Je n’aime pas plus Alain Minc que vous, mais je crois que vous caricaturez un peu ses propos. Il ne me semble pas qu’il fasse l’apologie de l’euthanasie des vieux pauvres... au moins en apparence. En réalité, son discours est plus subtil - mais peut-être encore plus dangereux, à cause même de sa subtilité. Si l’on en croit Serge Halimi, dans le Monde diplomatique du mois dernier, les propos de Minc s’inscrivent dans une propagande libérale qui consiste à dire : les riches sont des privilégiés, ils profitent des cotisations sociales des citoyens pour avoir gratis des services qu’ils pourraient payer de leur poche.
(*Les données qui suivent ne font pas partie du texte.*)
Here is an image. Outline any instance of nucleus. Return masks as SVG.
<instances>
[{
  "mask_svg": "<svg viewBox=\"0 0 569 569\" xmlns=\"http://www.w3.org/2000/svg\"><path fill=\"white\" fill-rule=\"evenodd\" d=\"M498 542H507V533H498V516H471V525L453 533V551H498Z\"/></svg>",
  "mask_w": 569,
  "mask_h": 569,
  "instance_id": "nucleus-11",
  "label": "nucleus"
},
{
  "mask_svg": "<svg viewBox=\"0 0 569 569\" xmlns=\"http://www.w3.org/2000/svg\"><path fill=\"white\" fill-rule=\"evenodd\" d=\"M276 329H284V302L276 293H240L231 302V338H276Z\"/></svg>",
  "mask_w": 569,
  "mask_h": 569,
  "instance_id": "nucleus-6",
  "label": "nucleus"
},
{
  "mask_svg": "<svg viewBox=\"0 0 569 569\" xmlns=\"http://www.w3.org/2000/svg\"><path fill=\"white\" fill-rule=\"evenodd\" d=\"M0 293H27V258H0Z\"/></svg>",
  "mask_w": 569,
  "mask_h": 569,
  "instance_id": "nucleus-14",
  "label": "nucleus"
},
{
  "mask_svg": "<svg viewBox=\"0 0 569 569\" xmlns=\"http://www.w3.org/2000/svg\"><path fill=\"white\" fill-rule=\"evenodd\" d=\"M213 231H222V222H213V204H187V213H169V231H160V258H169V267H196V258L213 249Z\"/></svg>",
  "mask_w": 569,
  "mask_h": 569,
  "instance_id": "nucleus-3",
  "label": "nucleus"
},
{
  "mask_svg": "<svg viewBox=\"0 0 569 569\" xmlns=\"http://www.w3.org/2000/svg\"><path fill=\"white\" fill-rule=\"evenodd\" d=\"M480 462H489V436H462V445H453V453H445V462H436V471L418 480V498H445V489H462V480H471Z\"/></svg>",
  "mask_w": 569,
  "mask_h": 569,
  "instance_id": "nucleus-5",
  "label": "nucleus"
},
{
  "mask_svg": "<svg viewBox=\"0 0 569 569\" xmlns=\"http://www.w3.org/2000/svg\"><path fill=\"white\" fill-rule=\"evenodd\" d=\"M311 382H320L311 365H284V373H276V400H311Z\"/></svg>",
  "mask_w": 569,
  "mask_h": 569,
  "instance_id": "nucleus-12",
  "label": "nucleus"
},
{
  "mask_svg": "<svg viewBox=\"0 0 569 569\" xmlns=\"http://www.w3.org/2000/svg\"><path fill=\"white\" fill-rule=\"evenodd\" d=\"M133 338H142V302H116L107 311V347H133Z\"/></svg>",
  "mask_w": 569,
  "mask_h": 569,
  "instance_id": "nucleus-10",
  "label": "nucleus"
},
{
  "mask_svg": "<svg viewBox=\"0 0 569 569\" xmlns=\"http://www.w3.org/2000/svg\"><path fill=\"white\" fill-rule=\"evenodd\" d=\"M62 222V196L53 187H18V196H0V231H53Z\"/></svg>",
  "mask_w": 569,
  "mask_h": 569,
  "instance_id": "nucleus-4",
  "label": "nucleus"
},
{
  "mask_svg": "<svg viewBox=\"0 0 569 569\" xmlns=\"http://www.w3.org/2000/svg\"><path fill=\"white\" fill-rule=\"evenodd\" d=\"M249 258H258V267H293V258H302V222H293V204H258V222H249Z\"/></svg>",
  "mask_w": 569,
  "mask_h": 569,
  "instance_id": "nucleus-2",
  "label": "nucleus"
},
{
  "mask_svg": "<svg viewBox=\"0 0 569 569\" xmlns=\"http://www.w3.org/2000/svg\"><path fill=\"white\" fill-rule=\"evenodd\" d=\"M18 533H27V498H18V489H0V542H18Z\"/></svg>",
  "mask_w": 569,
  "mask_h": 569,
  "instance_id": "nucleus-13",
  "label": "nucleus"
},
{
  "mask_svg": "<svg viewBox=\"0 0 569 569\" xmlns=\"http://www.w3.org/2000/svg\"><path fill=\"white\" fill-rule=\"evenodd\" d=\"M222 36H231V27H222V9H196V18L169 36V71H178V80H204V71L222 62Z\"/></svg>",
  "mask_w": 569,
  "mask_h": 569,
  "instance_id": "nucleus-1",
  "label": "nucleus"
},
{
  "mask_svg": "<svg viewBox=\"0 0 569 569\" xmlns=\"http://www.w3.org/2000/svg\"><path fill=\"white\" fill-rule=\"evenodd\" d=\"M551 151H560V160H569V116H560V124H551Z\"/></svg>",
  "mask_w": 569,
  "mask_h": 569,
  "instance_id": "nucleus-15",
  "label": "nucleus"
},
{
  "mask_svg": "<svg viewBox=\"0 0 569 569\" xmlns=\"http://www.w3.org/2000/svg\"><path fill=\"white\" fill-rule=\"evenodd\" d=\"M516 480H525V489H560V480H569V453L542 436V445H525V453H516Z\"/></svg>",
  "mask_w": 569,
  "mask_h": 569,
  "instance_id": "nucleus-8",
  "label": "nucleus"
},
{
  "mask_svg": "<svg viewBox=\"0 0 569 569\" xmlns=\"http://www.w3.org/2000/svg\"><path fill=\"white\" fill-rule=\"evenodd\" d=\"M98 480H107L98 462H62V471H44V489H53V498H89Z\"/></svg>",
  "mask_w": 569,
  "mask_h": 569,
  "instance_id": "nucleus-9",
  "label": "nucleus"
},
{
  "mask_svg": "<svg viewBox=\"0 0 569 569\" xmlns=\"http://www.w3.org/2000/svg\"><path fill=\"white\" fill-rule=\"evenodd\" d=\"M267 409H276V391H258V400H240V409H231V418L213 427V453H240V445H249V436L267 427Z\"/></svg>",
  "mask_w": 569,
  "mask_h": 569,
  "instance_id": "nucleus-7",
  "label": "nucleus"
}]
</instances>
Discours apparemment très généreux, puisqu’il émane de gens aisés (comme Minc, entre autres), mais qui dissimule une arrière-pensée qui l’est beaucoup moins. Ce que veulent les élites libérales, c’est en réalité mettre fin aux services publics gratuits - soi-disant par souci d’équité envers les pauvres, mais en fait pour engraisser le secteur privé. Mais je vous laisse lire l’article de Serge Halimi, qui explique cela mieux que moi :

"Désormais, les libéraux se soucient des pauvres. Au Royaume-Uni, par exemple, le premier ministre conservateur David Cameron veut, s’inspirant de son prédécesseur travailliste Anthony Blair, augmenter massivement les frais d’inscription à l’université (1). Il s’agirait d’une mesure sociale. Objectif ? Ne pas mettre à la charge de l’ensemble des contribuables des études supérieures dont la plupart des « clients » proviennent des couches aisées. L’Etat réalise une économie ; les pauvres disposent de bourses. Il y a trois ans, en France, l’éditorialiste Jacques Julliard estimait déjà que « la gratuité, c’est une subvention aux riches qui envoient leurs enfants à l’université (2). » Faire payer des droits d’inscription élevés constituerait donc une réforme égalitaire…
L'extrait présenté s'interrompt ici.